[What you should do]:
Go through the data below and return each line containing the word "United".
====================
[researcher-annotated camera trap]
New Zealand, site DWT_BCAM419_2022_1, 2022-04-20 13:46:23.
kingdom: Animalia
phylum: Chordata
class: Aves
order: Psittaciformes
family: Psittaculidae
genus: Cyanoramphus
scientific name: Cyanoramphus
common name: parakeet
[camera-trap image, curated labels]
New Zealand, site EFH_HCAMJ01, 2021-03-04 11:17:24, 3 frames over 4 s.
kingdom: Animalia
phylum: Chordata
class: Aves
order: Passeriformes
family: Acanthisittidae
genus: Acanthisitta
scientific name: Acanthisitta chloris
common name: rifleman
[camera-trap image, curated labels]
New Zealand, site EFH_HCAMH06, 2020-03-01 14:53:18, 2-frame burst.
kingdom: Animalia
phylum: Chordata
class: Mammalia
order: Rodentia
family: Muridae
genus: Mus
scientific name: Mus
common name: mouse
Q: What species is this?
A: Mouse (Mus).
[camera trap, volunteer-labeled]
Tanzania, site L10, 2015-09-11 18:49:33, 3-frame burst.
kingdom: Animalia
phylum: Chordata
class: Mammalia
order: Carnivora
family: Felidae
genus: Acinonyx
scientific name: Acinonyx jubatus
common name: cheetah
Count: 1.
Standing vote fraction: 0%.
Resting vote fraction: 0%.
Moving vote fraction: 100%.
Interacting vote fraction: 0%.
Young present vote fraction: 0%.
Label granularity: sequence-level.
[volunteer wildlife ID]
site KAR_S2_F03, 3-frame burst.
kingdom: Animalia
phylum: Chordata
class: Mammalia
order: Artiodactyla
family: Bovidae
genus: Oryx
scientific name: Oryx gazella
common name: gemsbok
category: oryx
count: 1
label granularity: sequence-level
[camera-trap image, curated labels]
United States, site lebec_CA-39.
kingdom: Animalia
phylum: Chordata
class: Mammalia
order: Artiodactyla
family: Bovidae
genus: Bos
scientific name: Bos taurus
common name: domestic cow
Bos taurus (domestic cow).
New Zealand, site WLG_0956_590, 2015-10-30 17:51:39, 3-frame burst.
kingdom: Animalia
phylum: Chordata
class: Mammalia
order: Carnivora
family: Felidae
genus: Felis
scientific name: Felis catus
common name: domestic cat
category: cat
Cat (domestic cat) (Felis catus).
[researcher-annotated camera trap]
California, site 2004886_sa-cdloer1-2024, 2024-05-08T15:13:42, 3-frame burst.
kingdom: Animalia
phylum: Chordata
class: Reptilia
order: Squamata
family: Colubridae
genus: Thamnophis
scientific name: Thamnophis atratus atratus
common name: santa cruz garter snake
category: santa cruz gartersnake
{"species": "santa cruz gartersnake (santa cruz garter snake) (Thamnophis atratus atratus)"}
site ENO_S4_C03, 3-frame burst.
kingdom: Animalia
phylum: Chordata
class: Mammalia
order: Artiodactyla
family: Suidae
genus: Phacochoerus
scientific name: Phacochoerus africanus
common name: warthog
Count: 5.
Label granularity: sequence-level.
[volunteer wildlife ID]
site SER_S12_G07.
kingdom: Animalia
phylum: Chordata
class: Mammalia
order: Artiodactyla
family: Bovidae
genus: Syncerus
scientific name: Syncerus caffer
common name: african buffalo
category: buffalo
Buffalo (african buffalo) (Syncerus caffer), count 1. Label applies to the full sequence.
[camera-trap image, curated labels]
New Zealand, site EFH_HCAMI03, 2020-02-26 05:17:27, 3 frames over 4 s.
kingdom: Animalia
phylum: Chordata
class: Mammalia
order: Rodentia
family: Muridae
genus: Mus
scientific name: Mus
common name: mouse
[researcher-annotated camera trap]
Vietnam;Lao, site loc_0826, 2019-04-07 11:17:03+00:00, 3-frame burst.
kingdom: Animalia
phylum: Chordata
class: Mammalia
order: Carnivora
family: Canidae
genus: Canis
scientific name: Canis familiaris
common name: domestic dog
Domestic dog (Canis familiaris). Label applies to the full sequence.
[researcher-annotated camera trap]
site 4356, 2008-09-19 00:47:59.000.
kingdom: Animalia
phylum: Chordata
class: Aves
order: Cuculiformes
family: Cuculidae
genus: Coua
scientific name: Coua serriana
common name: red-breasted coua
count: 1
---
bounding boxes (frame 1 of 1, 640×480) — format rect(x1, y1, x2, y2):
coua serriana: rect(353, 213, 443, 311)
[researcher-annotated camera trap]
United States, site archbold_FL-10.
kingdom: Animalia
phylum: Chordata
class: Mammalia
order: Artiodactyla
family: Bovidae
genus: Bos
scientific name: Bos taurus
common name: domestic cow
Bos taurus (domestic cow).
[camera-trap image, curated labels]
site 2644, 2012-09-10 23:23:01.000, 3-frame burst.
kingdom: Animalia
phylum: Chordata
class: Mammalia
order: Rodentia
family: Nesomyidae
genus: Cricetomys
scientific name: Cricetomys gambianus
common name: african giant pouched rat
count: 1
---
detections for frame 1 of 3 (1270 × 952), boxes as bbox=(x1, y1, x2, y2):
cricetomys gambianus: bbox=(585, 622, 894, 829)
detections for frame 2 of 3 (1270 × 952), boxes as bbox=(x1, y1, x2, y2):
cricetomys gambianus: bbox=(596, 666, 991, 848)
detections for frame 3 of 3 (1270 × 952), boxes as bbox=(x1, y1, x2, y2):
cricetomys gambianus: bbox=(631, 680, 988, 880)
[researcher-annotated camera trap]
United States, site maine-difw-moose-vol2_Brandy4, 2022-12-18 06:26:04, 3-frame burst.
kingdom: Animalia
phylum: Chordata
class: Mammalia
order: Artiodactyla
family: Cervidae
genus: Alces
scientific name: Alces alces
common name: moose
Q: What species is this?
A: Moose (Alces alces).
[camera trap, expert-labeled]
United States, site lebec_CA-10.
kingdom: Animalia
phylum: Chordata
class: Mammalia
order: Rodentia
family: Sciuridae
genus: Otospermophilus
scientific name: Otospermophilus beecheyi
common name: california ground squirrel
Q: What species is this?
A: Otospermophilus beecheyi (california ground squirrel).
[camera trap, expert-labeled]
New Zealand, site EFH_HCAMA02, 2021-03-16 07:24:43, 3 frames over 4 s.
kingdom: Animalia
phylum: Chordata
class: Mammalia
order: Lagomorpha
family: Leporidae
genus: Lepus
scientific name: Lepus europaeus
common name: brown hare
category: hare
====================
[Written solution]:
United States, site lebec_CA-39.
United States, site archbold_FL-10.
United States, site maine-difw-moose-vol2_Brandy4, 2022-12-18 06:26:04, 3-frame burst.
United States, site lebec_CA-10.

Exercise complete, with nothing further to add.